Stated problem 1
Rewrite the rows from the first one up to and including the line with "[392,78,428,109]", swapping "produce" for "draw" and leaving everything else unchanged.

# Start of Page extract

Attention Income Investors: This Stock Has Paid 231 Consecutive Dividends

RioCan Real Estate Investment Trust (TSX:REI.UN) hasn’t missed a dividend in its history as a publicly traded company.

| More on:
The Motley Fool

Income investors cherish a company’s ability to pay consistent dividends.

It’s so important that dividend investors often rank the history of the dividend ahead of other important factors such as the company’s long-term health or the payout ratio. The argument is pretty simple: if a company’s management makes paying a dividend a priority, they will make sure to do everything possible to avoid a dividend cut.

It’s pretty obvious that management at RioCan Real Estate Investment Trust (TSX:REI.UN) has made paying the dividend a big deal. The company hasn’t missed a dividend payment since going public back in 1993, accumulating 231 consecutive dividend payments over the span of 22 years.

That kind of record is something many dividend investors love to see. But it’s not the only reason to buy RioCan shares. Here are three more.

Growth potential

In 2009 RioCan took advantage of the financial crisis to acquire assets in the United States. After a few bolt-on acquisitions, the U.S. portfolio grew to a total of 47 properties comprising 13.3 million square feet. The approximate cost of this portfolio was $1.7 billion; in December the company announced it was selling it to a subsidiary of Blackstone Group for $2.7 billion.

Much of the proceeds are already spent. The company announced it was redeeming some of its preferred shares as well as buying out a partner in a joint venture. The rest will be put towards debt, lowering the company’s debt-to-assets ratio from 43.6% to approximately 39% when the transaction closes. This will make RioCan’s balance sheet one of the best in the sector.

It also puts the company in a position to borrow to fund its new growth program. RioCan’s management has at least 15 properties that have been identified as redevelopment projects.

Here’s how it works. RioCan is sitting on dozens of properties that have appreciated in value significantly over the last couple of decades. Because the land and services into these properties are long paid for, RioCan can develop these properties into mixed-use facilities at a much lower cost than competing developers.

One strategy is to build condos above retail space. The company then has the option of keeping the condos–and renting them out–or selling them for a tidy profit. Expect RioCan to be busy with these developments for at least the next several years.

Diversification

RioCan is Canada’s largest REIT. It has operations in every province with a focus on the six largest markets in the country. These are good attributes.

Management has made diversification a priority, and it shows. Its leading tenant, Loblaw, accounts for only 4.9% of total rents. In total, the top 10 tenants only account for approximately 30% of revenue.

This diversification proved itself when Target Canada unexpectedly announced it was closing back in early 2015. Even though RioCan was Target’s largest landlord, the hasty exit from Canada only cut income by approximately 2%. And a year later, most of the space Target occupied has been gobbled up by other tenants.

# End of Page extract
# Start of Entries

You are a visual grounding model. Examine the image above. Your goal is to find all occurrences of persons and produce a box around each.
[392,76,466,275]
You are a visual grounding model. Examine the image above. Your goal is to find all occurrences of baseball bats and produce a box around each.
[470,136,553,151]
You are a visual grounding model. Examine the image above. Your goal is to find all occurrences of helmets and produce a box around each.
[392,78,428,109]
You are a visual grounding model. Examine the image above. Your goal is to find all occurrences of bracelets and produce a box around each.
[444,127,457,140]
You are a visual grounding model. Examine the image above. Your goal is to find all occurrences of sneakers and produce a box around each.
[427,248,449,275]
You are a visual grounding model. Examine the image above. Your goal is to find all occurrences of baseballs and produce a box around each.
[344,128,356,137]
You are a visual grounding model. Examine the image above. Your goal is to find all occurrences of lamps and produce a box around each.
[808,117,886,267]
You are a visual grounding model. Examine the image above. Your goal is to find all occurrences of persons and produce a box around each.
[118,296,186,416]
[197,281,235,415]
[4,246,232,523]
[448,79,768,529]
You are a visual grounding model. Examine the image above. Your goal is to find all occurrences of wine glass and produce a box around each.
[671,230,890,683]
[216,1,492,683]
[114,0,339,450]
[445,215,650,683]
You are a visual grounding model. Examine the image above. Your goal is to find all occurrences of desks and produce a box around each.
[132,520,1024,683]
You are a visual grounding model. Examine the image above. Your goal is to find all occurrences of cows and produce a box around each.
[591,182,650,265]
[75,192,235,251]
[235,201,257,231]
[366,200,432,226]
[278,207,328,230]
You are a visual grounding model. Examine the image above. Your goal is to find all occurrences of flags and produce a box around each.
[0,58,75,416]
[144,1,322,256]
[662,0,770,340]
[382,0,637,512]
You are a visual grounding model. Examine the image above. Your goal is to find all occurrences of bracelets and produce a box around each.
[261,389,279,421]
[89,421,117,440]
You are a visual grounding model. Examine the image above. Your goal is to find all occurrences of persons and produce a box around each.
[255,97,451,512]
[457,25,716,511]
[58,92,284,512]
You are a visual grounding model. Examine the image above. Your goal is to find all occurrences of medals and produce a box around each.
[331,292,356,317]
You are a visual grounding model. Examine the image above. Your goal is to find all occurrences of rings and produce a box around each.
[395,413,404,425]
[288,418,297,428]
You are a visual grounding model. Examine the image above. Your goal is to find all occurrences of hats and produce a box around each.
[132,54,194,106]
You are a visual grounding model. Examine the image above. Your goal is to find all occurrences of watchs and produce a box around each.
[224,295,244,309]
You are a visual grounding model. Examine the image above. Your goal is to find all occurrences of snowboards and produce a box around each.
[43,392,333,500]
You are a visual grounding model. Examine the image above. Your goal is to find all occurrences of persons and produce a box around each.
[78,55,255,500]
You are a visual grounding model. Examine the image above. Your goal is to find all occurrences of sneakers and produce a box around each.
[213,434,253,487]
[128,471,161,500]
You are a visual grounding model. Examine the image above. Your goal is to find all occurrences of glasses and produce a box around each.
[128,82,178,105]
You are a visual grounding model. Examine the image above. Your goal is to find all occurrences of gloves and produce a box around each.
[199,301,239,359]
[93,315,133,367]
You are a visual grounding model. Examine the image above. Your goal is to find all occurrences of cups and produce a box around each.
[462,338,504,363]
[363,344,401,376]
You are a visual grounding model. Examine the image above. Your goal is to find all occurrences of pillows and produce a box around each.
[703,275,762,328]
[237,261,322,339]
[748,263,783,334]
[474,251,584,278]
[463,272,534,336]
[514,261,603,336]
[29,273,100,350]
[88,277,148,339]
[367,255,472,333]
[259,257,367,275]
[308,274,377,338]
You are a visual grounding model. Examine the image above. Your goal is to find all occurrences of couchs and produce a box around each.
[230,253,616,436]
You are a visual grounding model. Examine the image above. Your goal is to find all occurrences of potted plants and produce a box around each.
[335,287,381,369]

# End of Entries

Stated problem 2
According to the RioCan article, why can RioCan develop its properties into mixed-use facilities more cheaply than competing developers?

Written answer 1
You are a visual grounding model. Examine the image above. Your goal is to find all occurrences of persons and draw a box around each.
[392,76,466,275]
You are a visual grounding model. Examine the image above. Your goal is to find all occurrences of baseball bats and draw a box around each.
[470,136,553,151]
You are a visual grounding model. Examine the image above. Your goal is to find all occurrences of helmets and draw a box around each.
[392,78,428,109]

Written answer 2
The land and services for these properties were paid for long ago. That lets RioCan develop them into mixed-use facilities at a much lower cost than competing developers.